Taranaki's premiere literary competition, the Ronald Hugh Morrieson Awards, celebrated its 30th anniversary this year as it opened for entries earlier this month.
South Taranaki District Council (STDC) Libraries and Cultural Services Manager, Cath Sheard said over the last three decades the Awards have gone from strength to strength.
"When the awards first started, only secondary school students in South Taranaki could enter, whereas today the competition is open to anyone throughout Taranaki," Cath said.
"Last year we also offered a new section for secondary school students to cover non-fiction writing. This section is a research article piece and is kindly sponsored by the Normanby Lions Club and the Taranaki Daily News," she said.

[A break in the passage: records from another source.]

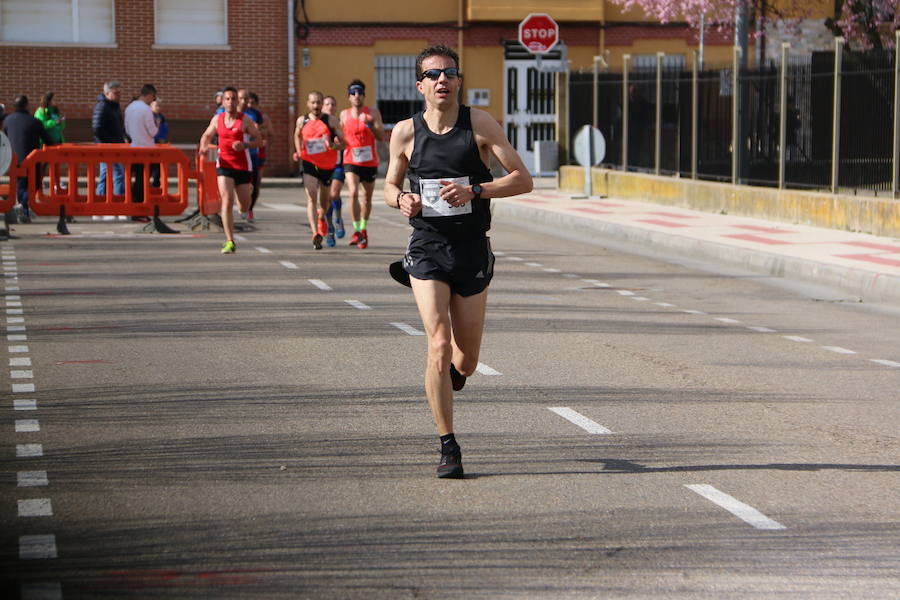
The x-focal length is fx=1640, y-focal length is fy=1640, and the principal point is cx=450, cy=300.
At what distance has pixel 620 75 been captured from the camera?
95.6 ft

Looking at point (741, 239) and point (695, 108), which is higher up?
point (695, 108)

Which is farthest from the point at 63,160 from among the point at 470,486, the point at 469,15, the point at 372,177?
the point at 469,15

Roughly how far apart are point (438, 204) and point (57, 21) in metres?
31.7

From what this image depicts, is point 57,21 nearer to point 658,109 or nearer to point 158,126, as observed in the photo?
point 158,126

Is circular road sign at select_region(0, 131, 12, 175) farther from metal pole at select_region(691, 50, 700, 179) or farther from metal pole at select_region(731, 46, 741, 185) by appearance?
metal pole at select_region(691, 50, 700, 179)

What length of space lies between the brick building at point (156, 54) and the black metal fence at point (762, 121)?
9569mm

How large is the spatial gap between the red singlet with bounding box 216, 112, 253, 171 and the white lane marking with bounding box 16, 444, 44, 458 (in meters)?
10.3

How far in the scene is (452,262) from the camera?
7.27m

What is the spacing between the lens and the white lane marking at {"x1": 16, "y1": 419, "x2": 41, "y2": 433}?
26.8ft

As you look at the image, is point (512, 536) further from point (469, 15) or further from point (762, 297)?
point (469, 15)

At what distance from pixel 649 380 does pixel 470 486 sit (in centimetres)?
317

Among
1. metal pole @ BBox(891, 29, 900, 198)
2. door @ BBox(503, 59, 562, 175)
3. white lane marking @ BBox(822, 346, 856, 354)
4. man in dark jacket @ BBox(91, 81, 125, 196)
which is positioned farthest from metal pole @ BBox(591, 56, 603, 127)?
white lane marking @ BBox(822, 346, 856, 354)

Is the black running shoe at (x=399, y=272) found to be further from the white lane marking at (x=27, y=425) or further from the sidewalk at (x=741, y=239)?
the sidewalk at (x=741, y=239)

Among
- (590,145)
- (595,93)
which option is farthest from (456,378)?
(595,93)
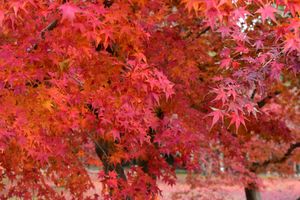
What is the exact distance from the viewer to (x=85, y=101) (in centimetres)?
586

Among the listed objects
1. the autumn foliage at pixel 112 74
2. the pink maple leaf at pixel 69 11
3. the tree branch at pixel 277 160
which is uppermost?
the pink maple leaf at pixel 69 11

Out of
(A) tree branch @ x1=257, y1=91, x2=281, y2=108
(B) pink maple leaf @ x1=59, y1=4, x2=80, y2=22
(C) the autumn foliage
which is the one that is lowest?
(A) tree branch @ x1=257, y1=91, x2=281, y2=108

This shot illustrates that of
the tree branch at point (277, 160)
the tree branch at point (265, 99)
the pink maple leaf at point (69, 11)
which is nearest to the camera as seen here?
the pink maple leaf at point (69, 11)

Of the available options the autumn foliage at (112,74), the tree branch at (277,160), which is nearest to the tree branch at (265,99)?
the tree branch at (277,160)

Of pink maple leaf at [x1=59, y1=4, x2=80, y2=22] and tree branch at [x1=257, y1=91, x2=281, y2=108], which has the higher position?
pink maple leaf at [x1=59, y1=4, x2=80, y2=22]

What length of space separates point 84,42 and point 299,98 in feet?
28.6

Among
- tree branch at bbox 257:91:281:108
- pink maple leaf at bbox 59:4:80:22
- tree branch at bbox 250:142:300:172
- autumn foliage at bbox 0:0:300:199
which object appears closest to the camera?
pink maple leaf at bbox 59:4:80:22

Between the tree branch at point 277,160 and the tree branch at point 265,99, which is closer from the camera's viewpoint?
the tree branch at point 265,99

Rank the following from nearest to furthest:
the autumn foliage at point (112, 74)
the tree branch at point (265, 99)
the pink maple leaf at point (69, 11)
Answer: the pink maple leaf at point (69, 11) → the autumn foliage at point (112, 74) → the tree branch at point (265, 99)

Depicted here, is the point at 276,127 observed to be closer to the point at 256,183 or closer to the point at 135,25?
the point at 256,183

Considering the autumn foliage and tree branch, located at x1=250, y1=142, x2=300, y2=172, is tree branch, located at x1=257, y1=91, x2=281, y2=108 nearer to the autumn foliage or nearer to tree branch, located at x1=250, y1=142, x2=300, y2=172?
tree branch, located at x1=250, y1=142, x2=300, y2=172

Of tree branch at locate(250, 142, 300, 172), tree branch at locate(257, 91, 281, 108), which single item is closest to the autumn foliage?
tree branch at locate(257, 91, 281, 108)

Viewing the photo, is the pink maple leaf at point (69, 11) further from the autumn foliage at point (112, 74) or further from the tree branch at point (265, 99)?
the tree branch at point (265, 99)

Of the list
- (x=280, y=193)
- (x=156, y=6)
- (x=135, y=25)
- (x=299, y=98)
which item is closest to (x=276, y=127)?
(x=299, y=98)
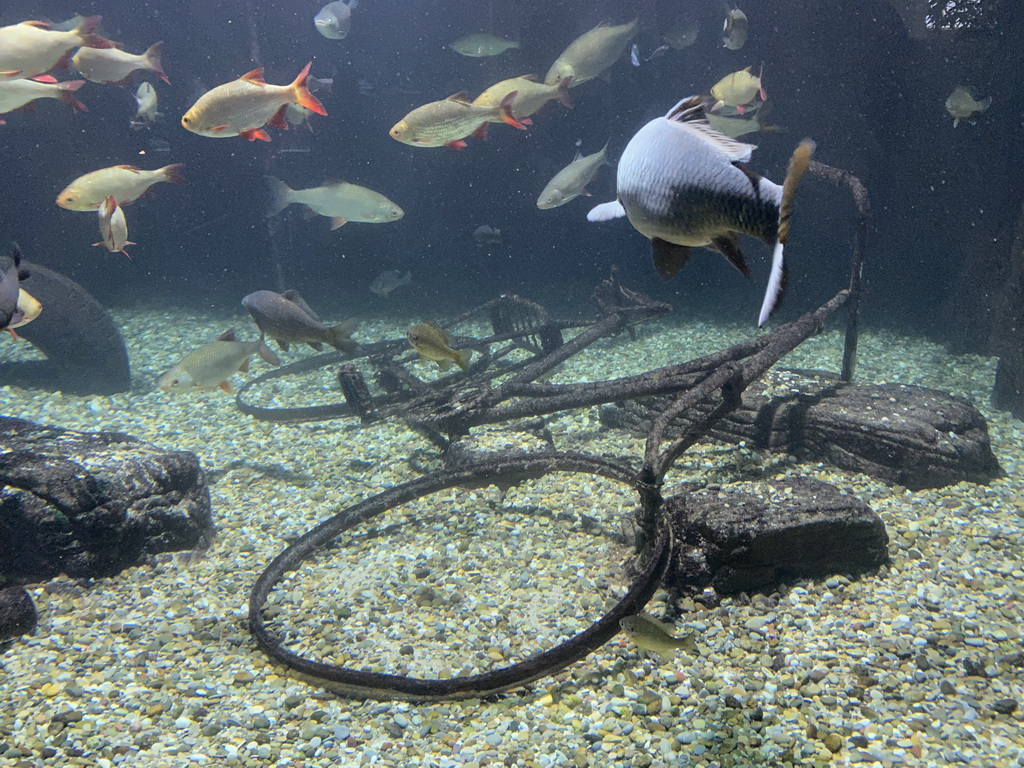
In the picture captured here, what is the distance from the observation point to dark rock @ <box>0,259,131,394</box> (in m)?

The Awards, sponsored by the Lysaght Watt Trust, honour the work of one of New Zealand's most preeminent authors, Ronald Hugh Morrieson (1922 - 1972). Morrieson wrote four novels: a coming of age tale The Scarecrow (1963), Came a Hot Friday (1964), Predicament (published in 1975) and his only contemporary novel Pallet on the Floor (1976). All have been adapted for the cinema, the only New Zealand writer to have acquired this achievement. Two short stories were published posthumously, in 1974; Cross My Heart and Cut My Throat and The Chimney.